Additionally, the testing results can be used to verify initial drag estimates. The experimental data is analyzed to determine the sensor’s actual coefficient of drag. Comparing the actual coefficient of drag to the estimated coefficient of drag can provide information on the quality of the estimations made. The analysis was conducted on the test with the most calibrated data points at 70 ft/s and 34° from horizontal. The team measured \(C_{D, actual} = 0.293\). The sensor’s actual coefficient of drag has a 9.29% error from the estimated \(C_{D, est} = 0.323\). This percent error is deemed acceptable given the variability of doing a real world test.

\[\begin{align*} \text{Equations:}\\ C_D&=\frac{2D}{\rho V ^2 A} &\text{Equation 1: Coefficient of Drag}\\ C_l&=2\pi \alpha &\text{Equation 2: Thin Airfoil Theory}\\ F_L&=\frac{1}{2}C_l \rho V^2 A &\text{Equation 3: Modern Lift Equation}\\ F_b &= \rho g V &\text{Equation 4: Buoyancy Force}\\ \text{Constants:}\\ A&=\pi r^2=0.000792 m^2\\ V&=\pi r^2h=0.00015 m^3\\ m&=0.0934 kg\\ \alpha & =0.5969 rad\\ v&=21.82978 m/s\\ g&=9.81 m/s^2\\ \rho &=1.225 kg/m^3\\ \text{Calculations:}\\ F_d &= \frac{F_g-F_L-F_b}{tan(\alpha)} &\text{From Free Body Diagram}\\ &= \frac{mg-\pi \alpha \rho v^2A -\rho gV}{tan(\alpha)}\\ &= 0.07084 N\\ C_d&=\frac{2F_d}{\rho v^2A}\\ &=0.293\\ &\frac{0.323-0.293}{0.323}*100 \% =9.29 \% &\text{ Percent Error}&\\ \end{align*}\]

Stabilizer Fin Decision Matrix

Criteria Weight Cylinder Large Rudder X fins Dihedral
Stability 65% 1 3 4 5
Storage Density 25% 5 2 3 4
Drag (low) 10% 5 4 3 1
Weighted Score   2.4 2.85 3.65 4.35

The weighted decision matrix for sensor fin design is shown above, with the dihedral fin selected as the final design.
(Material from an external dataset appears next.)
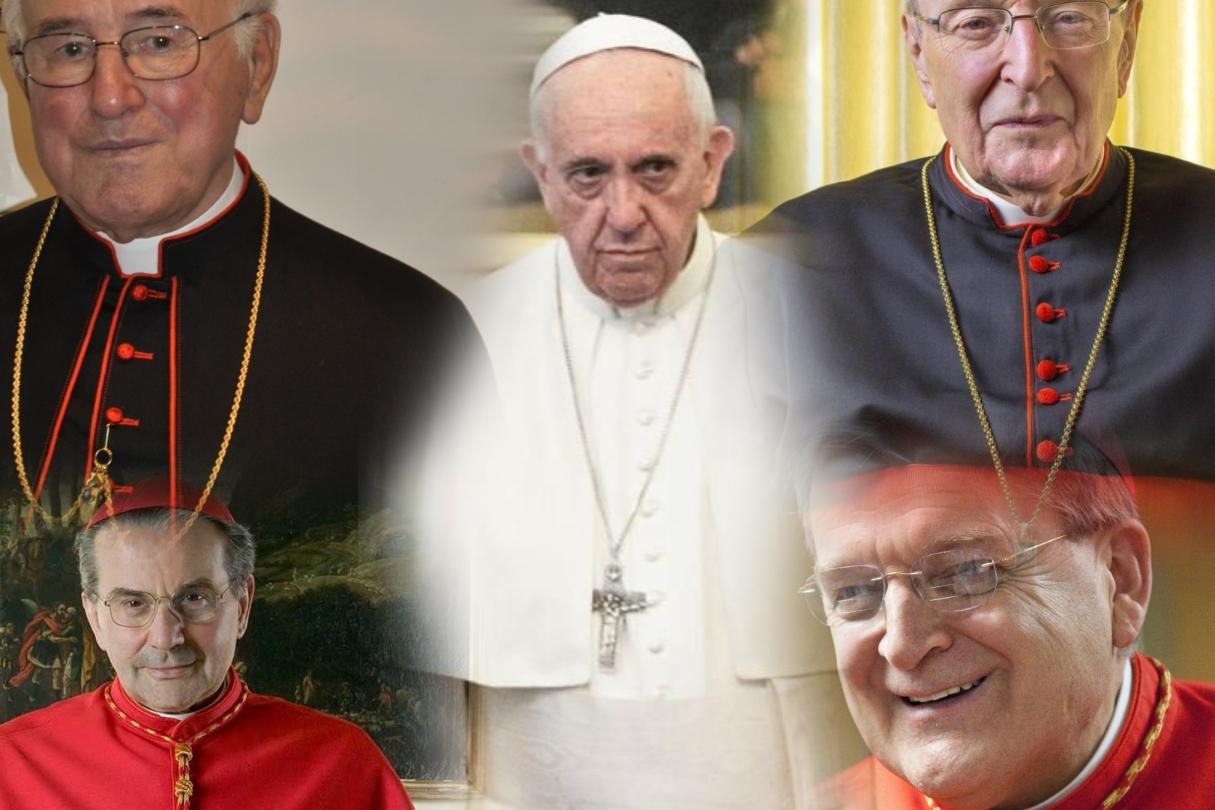 Perché papa Francesco non riceve i quattro cardinali?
The control cylinder had low drag and a high storage density for the cargo mission, but without fins it had poor aerodynamic stability. The large rudder fin design helped keep the sensor in an upright flight orientation, but it chaotically fluttered on the tow cable. The X-Fin’s symmetric shape had significantly more stability than the previous options with moderate storage density and drag. The dihedral fin design best maintained an upright attitude and stability during testing, likely due to the dihedral effect. It also had a higher cargo storage density.

Flight Results

The final sensor performance exceeded our expectations. The special mission component underwent consistent and reliable deployment and retrieval operations. The sensor was aerodynamically stable with no fluttering or adverse affect on aircraft controllability. The sensor also proved itself in endurance testing, flying for a 10 minutes with sensor lights visible from the ground.
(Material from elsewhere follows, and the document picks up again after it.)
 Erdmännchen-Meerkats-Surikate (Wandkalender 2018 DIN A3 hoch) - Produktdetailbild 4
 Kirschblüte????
The aircraft was also amazing. It flew gracefully with more than sufficient maneuverability, power, and predictability. As per our test pilot Tony, “It flew like a kitten.” It was quite an accomplishment for the entire team and we were ecstatic to say the least.


What I Learned

It was also a unique experience for me to work on a team of primarily mechanical, aerospace, and systems engineers. I learned a lot of new skills. One lesson was the value of communicating design methodology and interfaces with various subteams. I also learned the hard way of the importance of using modular and interchangeable designs. It makes testing and experimentation a lot easier. Last but not least, I learned how to write a formal design report and effectively convey design decisions.

I was originally drawn to the UAV Towed Sensor because of the blend of hardware and electronics design. But, I also saw the potential to make a smarter sensor by incorporating a microcontroller and IMU. I love using low cost, unobtrusive sensors because they can provide critical insights on current design performance which translates to a better design in the next iteration and so on. The UAV Towed Sensor was also a natural extension of Flight Data Recorder project. I was able to incorporate some of the same hardware, software, and data analysis.
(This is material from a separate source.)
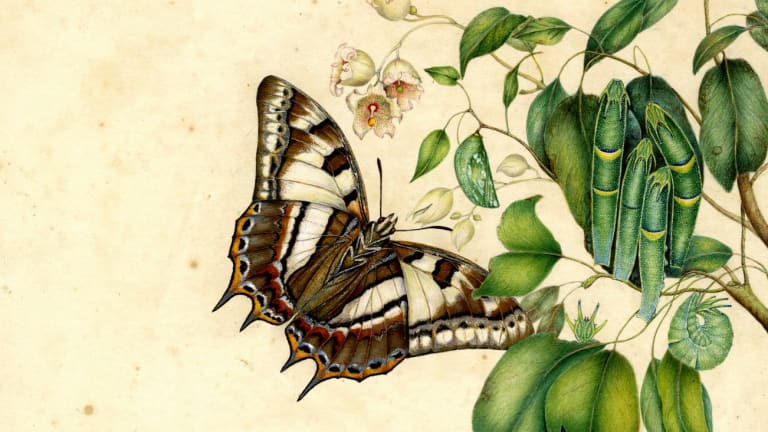 Tailed emperor butterfly (detail) by Helena Scott.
The success of both these projects inspire me to continue developing computing projects that sense and interact with the physical world. I hope to continue developing the FDR and working on aircraft flight computers. The use cases for these sensors are also endless, with practical applications in wearable technology and robotics. I hope to tinker in some of these directions as well.